• _About this task_
Go to the line with "Opposition Cambodia National" in the records below, then output it and each following line exactly, up to and including the line with "Smiling young couple". Skip pictures and add nothing.

• _Exercise data_
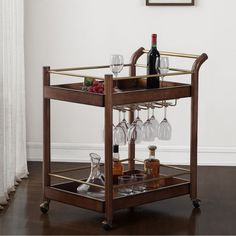 Entertaining at home is easier with this two-tiered bar cart with plenty of room for drinks and glassware.  Functioning wheels make it easy to transport drinks from the kitchen to the living room or wherever guests prefer.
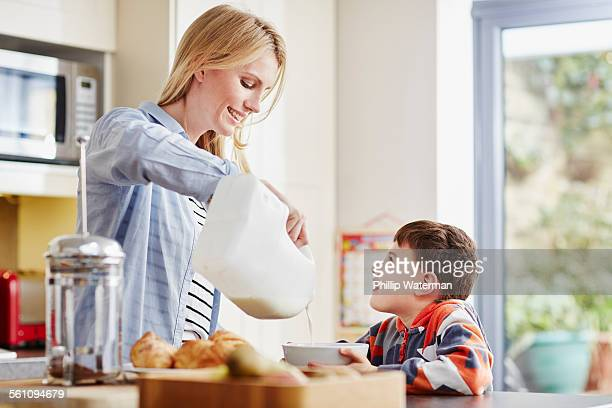Mother pouring milk into sons breakfast bowl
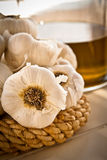 Garlic and oil jar, portrait Stock Photography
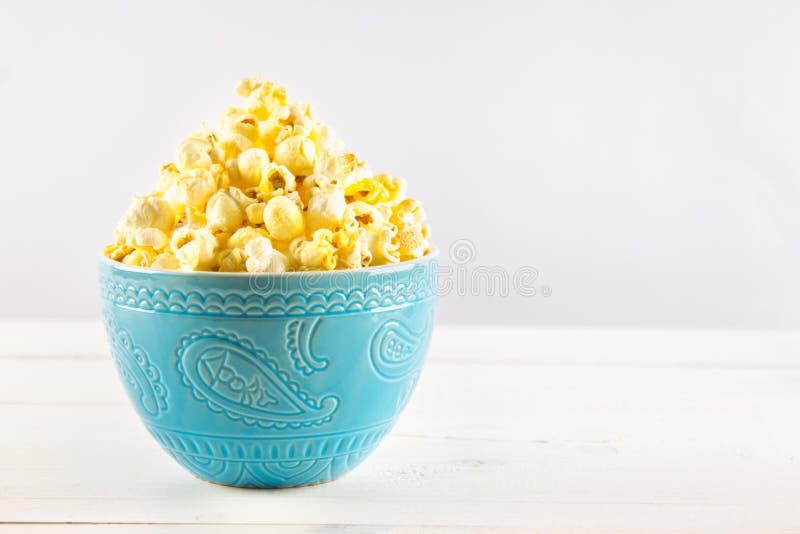 Il popcorn salato in una tazza blu è su una tavola di legno fotografie stock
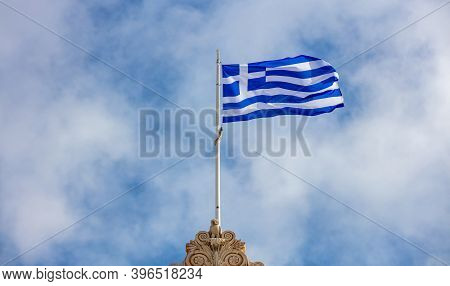 Greek Flag Waving On Pole Against Blue Cloudy Sky Background, Copy Space. Greece National Sign Symbo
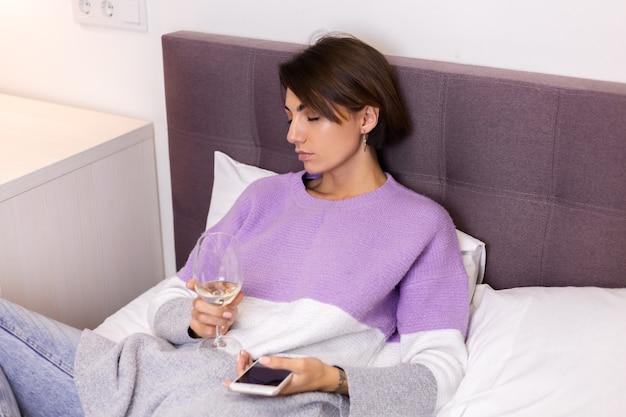 Mulher em casa entediada e cansada adormeceu com um copo de vinho e o telefone na mão
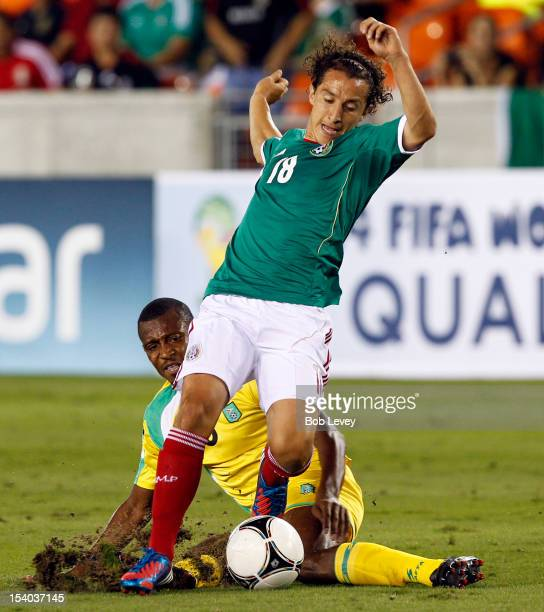 Andre Guardardo of Mexico is tackled from behind by Christopher Nurse of Guyana in the first half at BBVA Compass Stadium on October 12 2012 in...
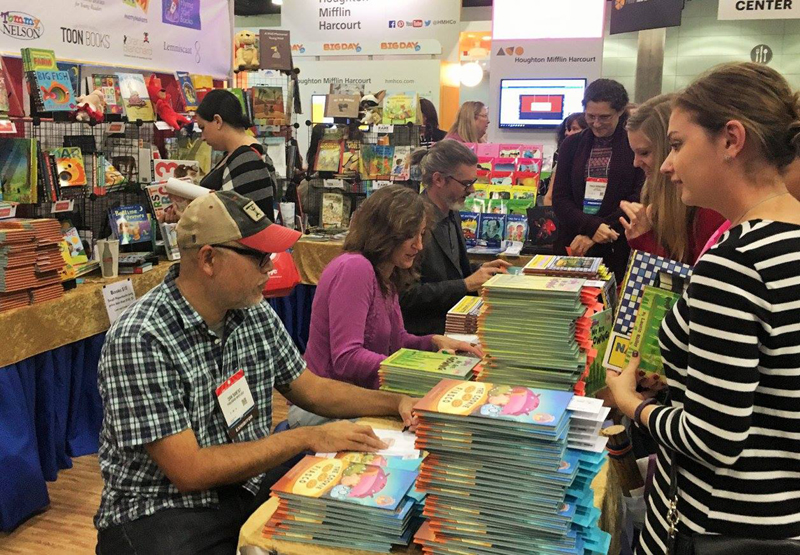 Book signing at the booth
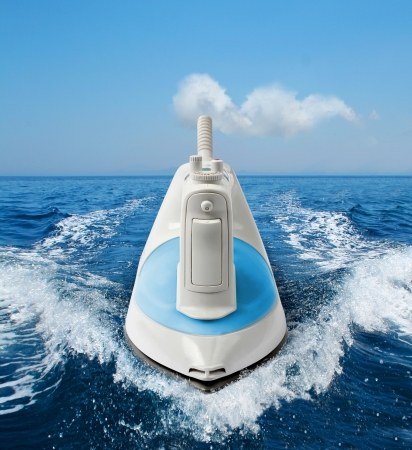 Easy homework concept ironing, flat-iron steaming on sea Stock Photo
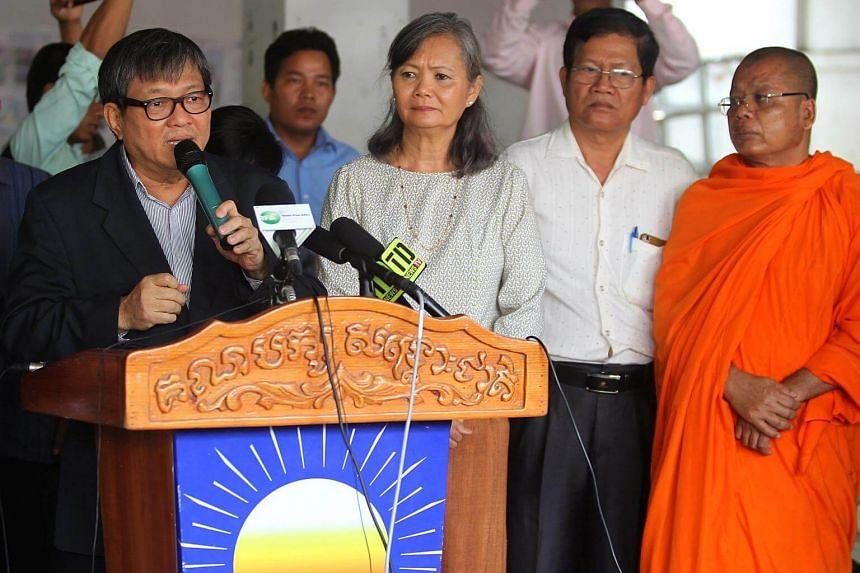 Opposition Cambodia National Rescue Party lawmaker Son Chhay (left) speaks during a news conference in Phnom Penh, Cambodia, on Sept 12, 2017.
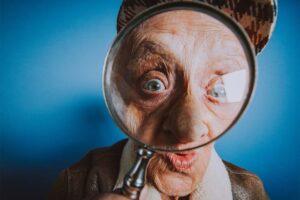 Ein alter Mann schaut durch eine Lupe.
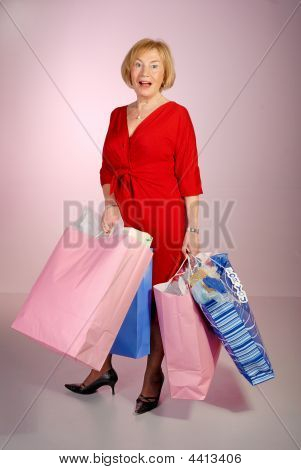 Attractive Older Lady Holding Shopping Bags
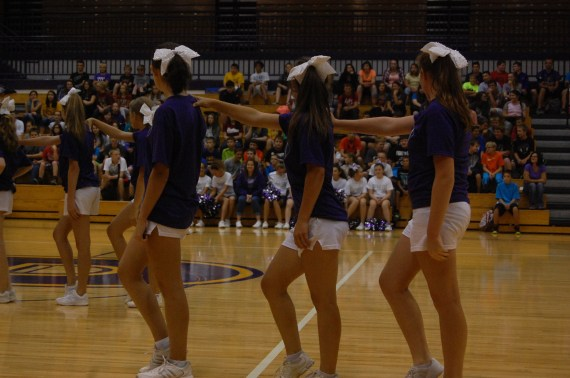 Three of the cheerleaders line up to do a dance to ¨Uptown Funk.¨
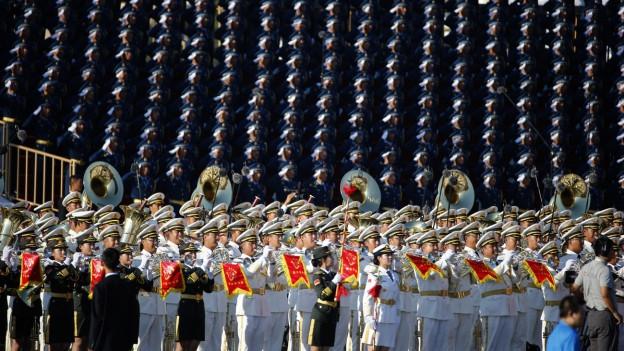 Männer in weissen Uniformen mit Instrumenten spielen in einer Militär-Band.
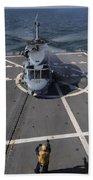 An Sh-60b Sea Hawk Lands On The Flight Beach Sheet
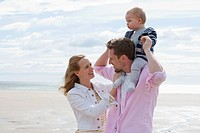 Smiling young couple holding baby son on sunny beach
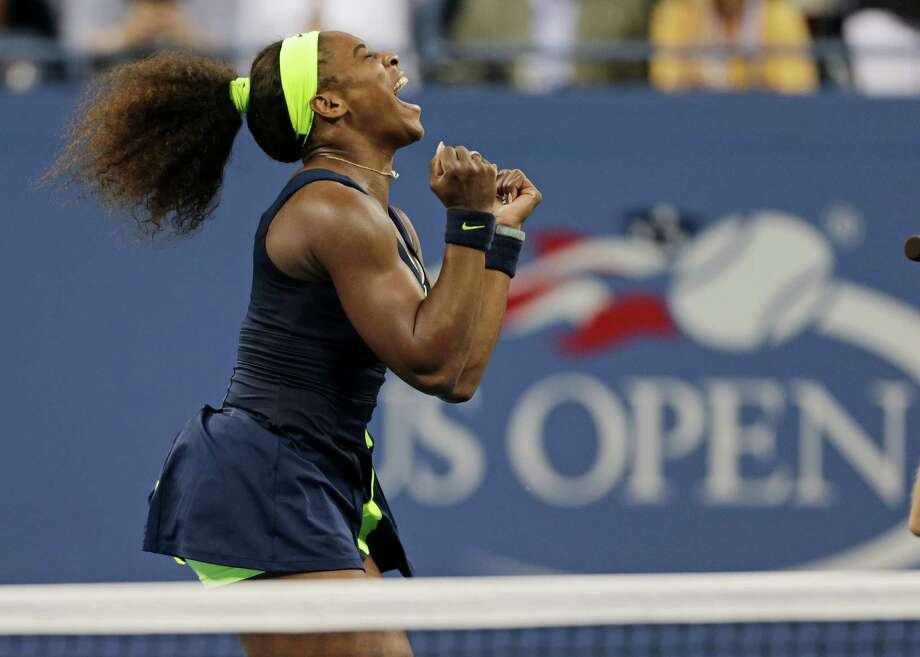 Serena Williams savors a Grand Slam championship she had to work hard to achieve Sunday, winning 7-5 in the third set against top-ranked Victoria Azarenka. Photo: Charles Krupa / AP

• _Result below_
 Opposition Cambodia National Rescue Party lawmaker Son Chhay (left) speaks during a news conference in Phnom Penh, Cambodia, on Sept 12, 2017.
 Ein alter Mann schaut durch eine Lupe.
 Attractive Older Lady Holding Shopping Bags
 Three of the cheerleaders line up to do a dance to ¨Uptown Funk.¨
 Männer in weissen Uniformen mit Instrumenten spielen in einer Militär-Band.
 An Sh-60b Sea Hawk Lands On The Flight Beach Sheet
 Smiling young couple holding baby son on sunny beach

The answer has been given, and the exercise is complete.